* [WRITTEN EXERCISE]
Could you render every line of the rows below as one numbered list, leaving out the blank lines?

* [RAW DATA]
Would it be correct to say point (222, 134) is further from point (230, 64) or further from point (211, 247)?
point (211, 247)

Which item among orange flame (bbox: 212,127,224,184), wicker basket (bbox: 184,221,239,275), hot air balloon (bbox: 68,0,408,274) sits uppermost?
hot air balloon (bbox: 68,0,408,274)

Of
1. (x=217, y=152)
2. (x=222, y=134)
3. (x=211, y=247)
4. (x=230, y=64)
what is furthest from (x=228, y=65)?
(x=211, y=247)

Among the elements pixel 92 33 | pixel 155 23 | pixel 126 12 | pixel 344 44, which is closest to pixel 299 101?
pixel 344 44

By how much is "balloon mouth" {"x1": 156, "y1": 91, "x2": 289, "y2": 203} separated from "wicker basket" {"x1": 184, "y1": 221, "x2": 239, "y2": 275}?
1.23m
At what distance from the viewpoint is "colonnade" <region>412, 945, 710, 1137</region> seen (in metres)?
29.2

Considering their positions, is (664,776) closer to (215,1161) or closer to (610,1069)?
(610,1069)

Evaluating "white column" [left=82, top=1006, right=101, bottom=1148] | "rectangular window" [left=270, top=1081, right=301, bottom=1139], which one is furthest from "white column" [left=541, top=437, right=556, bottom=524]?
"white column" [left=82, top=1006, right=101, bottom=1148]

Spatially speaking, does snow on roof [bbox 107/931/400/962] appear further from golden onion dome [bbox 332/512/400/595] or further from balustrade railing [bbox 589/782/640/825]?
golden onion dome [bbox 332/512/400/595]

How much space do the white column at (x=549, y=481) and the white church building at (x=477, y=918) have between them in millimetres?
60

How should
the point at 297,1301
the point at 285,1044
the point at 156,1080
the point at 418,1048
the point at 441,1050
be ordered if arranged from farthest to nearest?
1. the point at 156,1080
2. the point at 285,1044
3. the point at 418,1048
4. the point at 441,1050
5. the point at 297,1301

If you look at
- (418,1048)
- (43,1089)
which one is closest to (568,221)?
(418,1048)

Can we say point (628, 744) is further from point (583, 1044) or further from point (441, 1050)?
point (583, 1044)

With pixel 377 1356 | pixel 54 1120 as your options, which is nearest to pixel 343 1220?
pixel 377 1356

* [FULL ANSWER]
1. Would it be correct to say point (222, 134) is further from point (230, 64) or further from point (211, 247)?
2. point (211, 247)
3. Which item among orange flame (bbox: 212,127,224,184), wicker basket (bbox: 184,221,239,275), hot air balloon (bbox: 68,0,408,274) sits uppermost?
4. hot air balloon (bbox: 68,0,408,274)
5. Of
6. 1. (x=217, y=152)
7. 2. (x=222, y=134)
8. 3. (x=211, y=247)
9. 4. (x=230, y=64)
10. what is furthest from (x=228, y=65)?
11. (x=211, y=247)
12. Among the elements pixel 92 33 | pixel 155 23 | pixel 126 12 | pixel 344 44, which is closest to pixel 299 101?
13. pixel 344 44
14. By how much is "balloon mouth" {"x1": 156, "y1": 91, "x2": 289, "y2": 203} separated from "wicker basket" {"x1": 184, "y1": 221, "x2": 239, "y2": 275}?
15. 1.23m
16. At what distance from the viewpoint is "colonnade" <region>412, 945, 710, 1137</region> seen (in metres)?
17. 29.2
18. Considering their positions, is (664,776) closer to (215,1161) or closer to (610,1069)?
19. (610,1069)
20. Evaluating "white column" [left=82, top=1006, right=101, bottom=1148] | "rectangular window" [left=270, top=1081, right=301, bottom=1139], which one is furthest from "white column" [left=541, top=437, right=556, bottom=524]?
21. "white column" [left=82, top=1006, right=101, bottom=1148]
22. Spatially speaking, does snow on roof [bbox 107/931/400/962] appear further from golden onion dome [bbox 332/512/400/595] or further from balustrade railing [bbox 589/782/640/825]?
23. golden onion dome [bbox 332/512/400/595]
24. How much space do the white column at (x=549, y=481) and the white church building at (x=477, y=918) have between them in millimetres?
25. 60
26. How should
27. the point at 297,1301
28. the point at 285,1044
29. the point at 156,1080
30. the point at 418,1048
31. the point at 441,1050
32. be ordered if arranged from farthest to nearest?
33. 1. the point at 156,1080
34. 2. the point at 285,1044
35. 3. the point at 418,1048
36. 4. the point at 441,1050
37. 5. the point at 297,1301
38. If you look at
39. - (418,1048)
40. - (43,1089)
41. which one is closest to (568,221)?
42. (418,1048)
43. Can we say point (628, 744) is further from point (583, 1044) or further from point (441, 1050)?
44. point (583, 1044)
45. With pixel 377 1356 | pixel 54 1120 as your options, which is nearest to pixel 343 1220?
46. pixel 377 1356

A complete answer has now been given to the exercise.